WHAT TO PRODUCE —
Carry on the summary of the humor-recognition paper from its last sentence.

GIVEN PASSAGE —
※ ※ ※

The paper presents a concrete, implementable algorithm that elevates a previously proposed computational model of “sense of humour” (arXiv:0711.2058, 0711.2061, 0711.2270) to a realistic system capable of recognizing and generating humor in real time. The authors begin by decomposing humor into three cognitive components: expectation, incongruity, and resolution. They formalize each component using probabilistic and graph‑based representations.
First, an input sentence undergoes a multi‑stage linguistic pipeline: morphological analysis, dependency parsing, and mapping onto a semantic network built from resources such as WordNet and ConceptNet. The resulting multi‑layered meaning graph constitutes a “situation model” in which nodes are time‑stamped and carry an expectation strength value.
Second, a Bayesian expectation model predicts the probability distribution of forthcoming events based on the current situation model, prior dialogue history, and domain‑specific corpora. The divergence between the predicted distribution and the observed event is quantified as an “expectation gap” using an asymmetric distance measure akin to KL‑divergence. When the accumulated gap exceeds a calibrated incongruity threshold, an incongruity event is flagged. The authors distinguish structural incongruity (breakdown of syntactic or logical links) from semantic incongruity (metaphor, irony, or paradox).
Third, a resolution engine searches for plausible ways to reconcile the detected incongruity. Candidate pathways include semantic re‑alignment, metaphorical transfer, situation shift, and higher‑order transformations such as parody. Each pathway receives a “resolution potential” score estimated by a pre‑trained Transformer‑based multi‑layer perceptron.

※ ※ ※

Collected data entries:

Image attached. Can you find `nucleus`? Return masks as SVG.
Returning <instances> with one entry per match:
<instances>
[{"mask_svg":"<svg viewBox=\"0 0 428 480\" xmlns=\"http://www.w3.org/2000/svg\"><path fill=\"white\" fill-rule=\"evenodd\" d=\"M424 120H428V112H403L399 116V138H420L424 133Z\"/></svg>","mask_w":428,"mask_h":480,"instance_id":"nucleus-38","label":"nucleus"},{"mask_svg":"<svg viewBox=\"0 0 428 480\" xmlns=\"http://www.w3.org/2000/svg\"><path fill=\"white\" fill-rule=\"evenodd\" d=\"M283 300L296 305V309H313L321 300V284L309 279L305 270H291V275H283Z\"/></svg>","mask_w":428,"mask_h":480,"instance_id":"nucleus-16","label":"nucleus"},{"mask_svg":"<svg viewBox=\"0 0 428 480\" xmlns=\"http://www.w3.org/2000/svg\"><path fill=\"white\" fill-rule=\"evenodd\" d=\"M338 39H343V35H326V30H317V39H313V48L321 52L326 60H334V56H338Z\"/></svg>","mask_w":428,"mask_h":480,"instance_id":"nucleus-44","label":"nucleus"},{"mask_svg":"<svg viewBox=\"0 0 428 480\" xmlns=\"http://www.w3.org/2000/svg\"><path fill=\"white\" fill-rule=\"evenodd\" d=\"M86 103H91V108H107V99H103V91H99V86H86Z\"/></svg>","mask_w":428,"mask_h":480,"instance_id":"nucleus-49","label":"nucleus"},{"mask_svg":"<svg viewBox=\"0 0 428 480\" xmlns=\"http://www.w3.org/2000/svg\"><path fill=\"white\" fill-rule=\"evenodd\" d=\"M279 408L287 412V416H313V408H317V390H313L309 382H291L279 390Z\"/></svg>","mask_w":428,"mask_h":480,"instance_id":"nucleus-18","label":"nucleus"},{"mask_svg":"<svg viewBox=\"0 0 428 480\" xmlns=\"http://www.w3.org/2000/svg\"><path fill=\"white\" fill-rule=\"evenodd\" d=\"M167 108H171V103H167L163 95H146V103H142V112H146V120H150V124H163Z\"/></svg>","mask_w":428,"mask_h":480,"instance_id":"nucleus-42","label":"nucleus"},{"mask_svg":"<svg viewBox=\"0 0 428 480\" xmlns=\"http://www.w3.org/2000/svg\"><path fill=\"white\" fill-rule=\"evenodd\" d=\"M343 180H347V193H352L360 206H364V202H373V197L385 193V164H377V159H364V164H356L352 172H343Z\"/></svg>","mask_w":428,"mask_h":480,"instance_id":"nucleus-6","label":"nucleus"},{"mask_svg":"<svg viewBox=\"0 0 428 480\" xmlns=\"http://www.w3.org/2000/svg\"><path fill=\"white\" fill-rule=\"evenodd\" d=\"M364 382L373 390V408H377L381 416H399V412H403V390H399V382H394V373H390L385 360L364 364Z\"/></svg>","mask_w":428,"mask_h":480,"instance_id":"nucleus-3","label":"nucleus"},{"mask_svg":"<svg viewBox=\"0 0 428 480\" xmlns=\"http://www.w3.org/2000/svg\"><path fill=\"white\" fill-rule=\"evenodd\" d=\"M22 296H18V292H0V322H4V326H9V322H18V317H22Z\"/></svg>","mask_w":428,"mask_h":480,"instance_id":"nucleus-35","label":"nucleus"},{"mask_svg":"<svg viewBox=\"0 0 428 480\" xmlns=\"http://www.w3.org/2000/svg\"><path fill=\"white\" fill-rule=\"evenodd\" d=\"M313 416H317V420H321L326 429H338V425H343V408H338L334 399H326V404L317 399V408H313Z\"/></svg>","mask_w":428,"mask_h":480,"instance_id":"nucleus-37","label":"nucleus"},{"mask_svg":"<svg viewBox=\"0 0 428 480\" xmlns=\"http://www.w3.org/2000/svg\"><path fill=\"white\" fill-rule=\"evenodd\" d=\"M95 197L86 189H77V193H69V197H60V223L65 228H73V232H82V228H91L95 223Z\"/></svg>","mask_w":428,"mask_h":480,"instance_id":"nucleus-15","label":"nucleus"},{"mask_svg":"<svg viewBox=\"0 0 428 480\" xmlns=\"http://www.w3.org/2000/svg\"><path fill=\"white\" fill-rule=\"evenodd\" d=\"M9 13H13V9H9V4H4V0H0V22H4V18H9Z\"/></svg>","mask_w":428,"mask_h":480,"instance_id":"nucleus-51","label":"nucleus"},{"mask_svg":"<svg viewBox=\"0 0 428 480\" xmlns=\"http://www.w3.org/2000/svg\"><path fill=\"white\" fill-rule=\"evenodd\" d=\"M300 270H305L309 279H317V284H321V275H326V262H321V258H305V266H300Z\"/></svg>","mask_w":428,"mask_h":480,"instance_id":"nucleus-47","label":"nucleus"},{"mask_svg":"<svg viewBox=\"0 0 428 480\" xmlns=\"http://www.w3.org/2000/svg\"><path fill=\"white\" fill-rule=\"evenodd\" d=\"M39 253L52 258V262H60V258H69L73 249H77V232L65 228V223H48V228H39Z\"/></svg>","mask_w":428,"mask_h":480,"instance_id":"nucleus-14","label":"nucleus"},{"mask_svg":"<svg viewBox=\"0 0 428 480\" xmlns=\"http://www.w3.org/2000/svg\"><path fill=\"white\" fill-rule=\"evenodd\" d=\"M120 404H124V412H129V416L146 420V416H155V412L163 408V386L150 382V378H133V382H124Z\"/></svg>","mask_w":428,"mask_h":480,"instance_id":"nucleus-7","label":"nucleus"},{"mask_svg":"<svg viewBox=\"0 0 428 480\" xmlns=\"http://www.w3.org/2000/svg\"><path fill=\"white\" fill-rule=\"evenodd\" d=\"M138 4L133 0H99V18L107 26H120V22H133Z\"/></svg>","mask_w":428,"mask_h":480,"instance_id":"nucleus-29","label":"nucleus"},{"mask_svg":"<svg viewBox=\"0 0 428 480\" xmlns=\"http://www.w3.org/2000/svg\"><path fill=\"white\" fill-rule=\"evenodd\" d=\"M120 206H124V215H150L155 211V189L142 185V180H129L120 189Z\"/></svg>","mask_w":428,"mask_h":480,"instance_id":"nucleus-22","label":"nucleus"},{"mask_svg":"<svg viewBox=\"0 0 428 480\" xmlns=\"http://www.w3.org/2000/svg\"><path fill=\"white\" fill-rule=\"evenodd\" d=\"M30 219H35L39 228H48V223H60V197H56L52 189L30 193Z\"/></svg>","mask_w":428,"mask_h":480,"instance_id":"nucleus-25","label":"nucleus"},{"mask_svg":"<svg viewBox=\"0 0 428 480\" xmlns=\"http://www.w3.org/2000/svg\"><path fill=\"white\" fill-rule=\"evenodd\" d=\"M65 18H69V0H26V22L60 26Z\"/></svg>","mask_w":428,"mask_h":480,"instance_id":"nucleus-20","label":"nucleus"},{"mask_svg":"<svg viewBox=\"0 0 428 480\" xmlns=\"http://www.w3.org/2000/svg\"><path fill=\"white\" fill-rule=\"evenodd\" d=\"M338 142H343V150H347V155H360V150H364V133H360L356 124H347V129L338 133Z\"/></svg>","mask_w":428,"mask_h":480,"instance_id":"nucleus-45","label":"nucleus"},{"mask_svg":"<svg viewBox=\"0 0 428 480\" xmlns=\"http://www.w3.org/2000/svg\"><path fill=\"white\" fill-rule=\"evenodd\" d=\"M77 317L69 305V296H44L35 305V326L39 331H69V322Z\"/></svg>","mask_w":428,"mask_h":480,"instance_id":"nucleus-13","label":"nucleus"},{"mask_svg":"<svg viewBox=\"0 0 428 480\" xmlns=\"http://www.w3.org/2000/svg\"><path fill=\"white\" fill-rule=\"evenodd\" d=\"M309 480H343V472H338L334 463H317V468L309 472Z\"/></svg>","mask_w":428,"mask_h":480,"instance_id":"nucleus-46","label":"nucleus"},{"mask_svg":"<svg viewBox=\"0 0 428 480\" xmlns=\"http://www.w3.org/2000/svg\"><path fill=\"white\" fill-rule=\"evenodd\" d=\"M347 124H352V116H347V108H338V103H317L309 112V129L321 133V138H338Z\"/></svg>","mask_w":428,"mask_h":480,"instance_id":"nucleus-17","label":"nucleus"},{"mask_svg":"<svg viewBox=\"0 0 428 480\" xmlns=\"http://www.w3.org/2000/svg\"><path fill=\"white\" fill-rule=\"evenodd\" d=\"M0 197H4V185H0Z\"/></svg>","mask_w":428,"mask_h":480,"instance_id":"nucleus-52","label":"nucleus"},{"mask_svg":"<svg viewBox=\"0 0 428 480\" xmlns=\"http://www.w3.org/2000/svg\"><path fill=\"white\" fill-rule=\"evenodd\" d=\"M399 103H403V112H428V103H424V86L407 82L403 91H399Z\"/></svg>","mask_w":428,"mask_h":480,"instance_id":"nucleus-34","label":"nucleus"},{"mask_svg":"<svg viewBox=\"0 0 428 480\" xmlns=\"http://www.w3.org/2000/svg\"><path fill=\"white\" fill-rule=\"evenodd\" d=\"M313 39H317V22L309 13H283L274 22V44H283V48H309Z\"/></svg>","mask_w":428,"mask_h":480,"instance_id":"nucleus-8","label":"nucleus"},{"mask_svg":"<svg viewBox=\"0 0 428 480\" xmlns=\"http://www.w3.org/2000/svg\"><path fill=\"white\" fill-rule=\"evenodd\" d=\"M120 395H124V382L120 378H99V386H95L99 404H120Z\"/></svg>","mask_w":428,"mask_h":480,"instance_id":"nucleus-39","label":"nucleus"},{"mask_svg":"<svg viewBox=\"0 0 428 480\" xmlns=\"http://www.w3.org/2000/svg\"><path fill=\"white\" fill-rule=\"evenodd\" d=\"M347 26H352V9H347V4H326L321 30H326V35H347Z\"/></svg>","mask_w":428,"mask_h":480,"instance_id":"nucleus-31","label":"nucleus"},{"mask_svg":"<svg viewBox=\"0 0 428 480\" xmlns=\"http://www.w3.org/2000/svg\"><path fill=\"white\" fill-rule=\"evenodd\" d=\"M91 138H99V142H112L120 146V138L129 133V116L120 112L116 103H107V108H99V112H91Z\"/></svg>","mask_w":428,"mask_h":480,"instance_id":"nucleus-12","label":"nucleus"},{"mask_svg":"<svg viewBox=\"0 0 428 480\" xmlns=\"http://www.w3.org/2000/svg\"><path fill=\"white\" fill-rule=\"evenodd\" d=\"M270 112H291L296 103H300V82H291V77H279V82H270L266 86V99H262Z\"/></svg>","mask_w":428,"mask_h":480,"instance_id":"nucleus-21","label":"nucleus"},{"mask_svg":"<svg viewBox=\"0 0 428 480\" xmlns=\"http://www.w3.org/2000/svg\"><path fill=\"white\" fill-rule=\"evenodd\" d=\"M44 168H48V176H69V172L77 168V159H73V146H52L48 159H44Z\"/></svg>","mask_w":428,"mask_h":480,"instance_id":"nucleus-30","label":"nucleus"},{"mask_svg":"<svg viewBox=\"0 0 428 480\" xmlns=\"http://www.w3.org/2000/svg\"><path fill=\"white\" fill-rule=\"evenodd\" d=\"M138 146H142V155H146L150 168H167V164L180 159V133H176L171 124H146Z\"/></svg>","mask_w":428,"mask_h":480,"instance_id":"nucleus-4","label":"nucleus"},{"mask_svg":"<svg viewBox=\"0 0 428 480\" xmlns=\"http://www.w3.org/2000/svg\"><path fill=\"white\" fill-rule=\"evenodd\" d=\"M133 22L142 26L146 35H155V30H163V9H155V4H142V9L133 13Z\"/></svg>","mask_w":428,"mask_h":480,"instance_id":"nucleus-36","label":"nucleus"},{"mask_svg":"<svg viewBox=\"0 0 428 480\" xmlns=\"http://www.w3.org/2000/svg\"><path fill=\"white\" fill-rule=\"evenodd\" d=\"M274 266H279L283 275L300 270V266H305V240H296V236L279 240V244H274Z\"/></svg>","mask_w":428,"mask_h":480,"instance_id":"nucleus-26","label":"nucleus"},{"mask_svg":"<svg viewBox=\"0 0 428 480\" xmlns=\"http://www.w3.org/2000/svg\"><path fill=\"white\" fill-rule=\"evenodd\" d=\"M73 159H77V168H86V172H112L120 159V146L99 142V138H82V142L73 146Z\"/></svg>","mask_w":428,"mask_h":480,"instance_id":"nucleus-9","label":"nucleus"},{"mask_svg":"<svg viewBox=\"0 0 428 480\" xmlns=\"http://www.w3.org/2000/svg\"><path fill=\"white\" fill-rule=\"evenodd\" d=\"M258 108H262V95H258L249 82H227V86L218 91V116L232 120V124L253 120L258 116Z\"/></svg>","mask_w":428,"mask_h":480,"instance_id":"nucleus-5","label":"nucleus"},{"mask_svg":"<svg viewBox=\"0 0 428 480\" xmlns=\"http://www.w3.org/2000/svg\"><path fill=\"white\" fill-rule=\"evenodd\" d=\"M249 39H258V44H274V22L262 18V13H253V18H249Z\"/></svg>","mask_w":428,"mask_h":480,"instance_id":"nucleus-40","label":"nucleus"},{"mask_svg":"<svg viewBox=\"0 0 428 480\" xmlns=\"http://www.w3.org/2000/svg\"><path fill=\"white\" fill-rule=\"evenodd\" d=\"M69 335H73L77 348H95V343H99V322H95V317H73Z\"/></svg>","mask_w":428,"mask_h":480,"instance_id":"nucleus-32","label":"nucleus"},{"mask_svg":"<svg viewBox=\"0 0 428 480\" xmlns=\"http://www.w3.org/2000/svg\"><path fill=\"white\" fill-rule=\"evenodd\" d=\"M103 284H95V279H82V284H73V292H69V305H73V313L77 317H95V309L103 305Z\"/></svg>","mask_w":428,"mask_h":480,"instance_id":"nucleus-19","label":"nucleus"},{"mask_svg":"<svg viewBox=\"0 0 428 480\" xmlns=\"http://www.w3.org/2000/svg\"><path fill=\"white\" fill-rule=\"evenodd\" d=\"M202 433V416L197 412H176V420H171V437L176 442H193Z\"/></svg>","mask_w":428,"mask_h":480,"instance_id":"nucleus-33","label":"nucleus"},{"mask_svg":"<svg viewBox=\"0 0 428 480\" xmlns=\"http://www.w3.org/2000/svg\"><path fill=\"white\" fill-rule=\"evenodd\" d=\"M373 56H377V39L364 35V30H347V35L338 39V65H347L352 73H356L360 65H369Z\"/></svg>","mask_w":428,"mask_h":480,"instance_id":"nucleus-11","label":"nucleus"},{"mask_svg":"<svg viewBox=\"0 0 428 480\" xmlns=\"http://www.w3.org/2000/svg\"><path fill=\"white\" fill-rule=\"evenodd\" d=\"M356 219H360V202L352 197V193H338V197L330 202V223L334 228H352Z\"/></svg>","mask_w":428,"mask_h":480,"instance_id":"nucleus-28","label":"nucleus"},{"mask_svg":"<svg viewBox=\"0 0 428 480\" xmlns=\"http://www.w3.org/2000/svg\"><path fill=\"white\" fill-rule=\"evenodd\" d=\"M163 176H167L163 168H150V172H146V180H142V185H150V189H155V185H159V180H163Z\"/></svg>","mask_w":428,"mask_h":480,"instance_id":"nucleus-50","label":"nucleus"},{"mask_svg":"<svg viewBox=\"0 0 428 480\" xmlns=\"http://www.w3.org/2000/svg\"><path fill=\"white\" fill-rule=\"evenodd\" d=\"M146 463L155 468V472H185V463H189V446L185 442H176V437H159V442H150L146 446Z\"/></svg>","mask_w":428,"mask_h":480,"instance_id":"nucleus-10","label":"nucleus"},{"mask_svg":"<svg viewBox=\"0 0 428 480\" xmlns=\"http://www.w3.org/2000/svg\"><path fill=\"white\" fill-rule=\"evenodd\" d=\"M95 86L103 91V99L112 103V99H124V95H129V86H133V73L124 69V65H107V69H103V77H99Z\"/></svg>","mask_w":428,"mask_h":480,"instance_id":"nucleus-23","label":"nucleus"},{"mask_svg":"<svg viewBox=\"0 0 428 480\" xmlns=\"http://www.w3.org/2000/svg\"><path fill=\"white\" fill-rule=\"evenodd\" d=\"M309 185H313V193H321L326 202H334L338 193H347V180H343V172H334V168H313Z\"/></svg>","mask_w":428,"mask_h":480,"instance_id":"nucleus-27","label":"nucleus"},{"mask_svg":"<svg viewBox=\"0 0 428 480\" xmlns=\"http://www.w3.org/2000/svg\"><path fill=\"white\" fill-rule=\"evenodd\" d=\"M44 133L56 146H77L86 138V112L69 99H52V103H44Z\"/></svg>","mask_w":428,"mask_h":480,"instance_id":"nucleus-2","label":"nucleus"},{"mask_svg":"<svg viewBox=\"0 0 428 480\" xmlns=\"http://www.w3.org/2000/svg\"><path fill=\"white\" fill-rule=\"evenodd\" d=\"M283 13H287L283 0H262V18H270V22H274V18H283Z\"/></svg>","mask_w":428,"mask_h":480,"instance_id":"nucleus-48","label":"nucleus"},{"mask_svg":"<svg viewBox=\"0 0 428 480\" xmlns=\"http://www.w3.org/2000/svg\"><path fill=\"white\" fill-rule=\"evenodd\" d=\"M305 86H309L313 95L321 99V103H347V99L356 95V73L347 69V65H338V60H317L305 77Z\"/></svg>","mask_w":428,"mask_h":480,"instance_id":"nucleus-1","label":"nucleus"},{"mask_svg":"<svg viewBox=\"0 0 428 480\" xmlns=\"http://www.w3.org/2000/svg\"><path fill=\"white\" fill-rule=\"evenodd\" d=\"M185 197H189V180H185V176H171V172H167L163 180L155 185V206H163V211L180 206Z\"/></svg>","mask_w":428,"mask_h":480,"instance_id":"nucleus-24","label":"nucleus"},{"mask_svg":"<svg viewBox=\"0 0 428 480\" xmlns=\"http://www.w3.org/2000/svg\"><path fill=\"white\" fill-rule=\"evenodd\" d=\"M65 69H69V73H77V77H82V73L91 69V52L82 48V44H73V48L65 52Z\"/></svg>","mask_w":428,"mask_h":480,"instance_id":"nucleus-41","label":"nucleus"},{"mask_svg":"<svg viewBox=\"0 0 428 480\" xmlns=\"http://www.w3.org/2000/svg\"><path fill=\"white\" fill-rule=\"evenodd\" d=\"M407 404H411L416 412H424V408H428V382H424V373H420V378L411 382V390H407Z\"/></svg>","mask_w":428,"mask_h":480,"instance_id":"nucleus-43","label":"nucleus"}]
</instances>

※ ※ ※

ANSWER SECTION —
The humor trigger is computed as the product of incongruity strength and resolution potential, yielding a “laugh score.” If this score surpasses a learned laugh threshold, the system activates a humor output module that can emit textual jokes, synthesized laughter sounds, or expressive emojis/animations.
Implementation details are provided: the pipeline is written in Python, the meaning graph is stored in a Neo4j database, and real‑time processing is achieved with Apache Flink. The authors evaluate the system on three corpora: 1,200 English jokes, 800 Korean satirical articles, and 5,000 chatbot dialogue turns. Human judges (N = 30) rated the outputs on funniness, expectation, and resolution adequacy using a 5‑point Likert scale. The proposed algorithm achieved an average score of 4.2 (78 % of the maximum), outperforming a baseline that only detects incongruity by 15 % in contextual consistency and 12 % in timing accuracy.
The paper also discusses limitations: the current model focuses on textual humor and does not yet handle visual or bodily‑language cues, and cultural variability remains only partially addressed. Future work will integrate multimodal inputs, cultural metadata, and reinforcement‑learning‑based policy optimization to refine the humor generation process.
In summary, the authors deliver a full‑stack computational framework that operationalizes a sense of humor, demonstrates its effectiveness through extensive experiments, and opens new avenues for richer human‑computer interaction.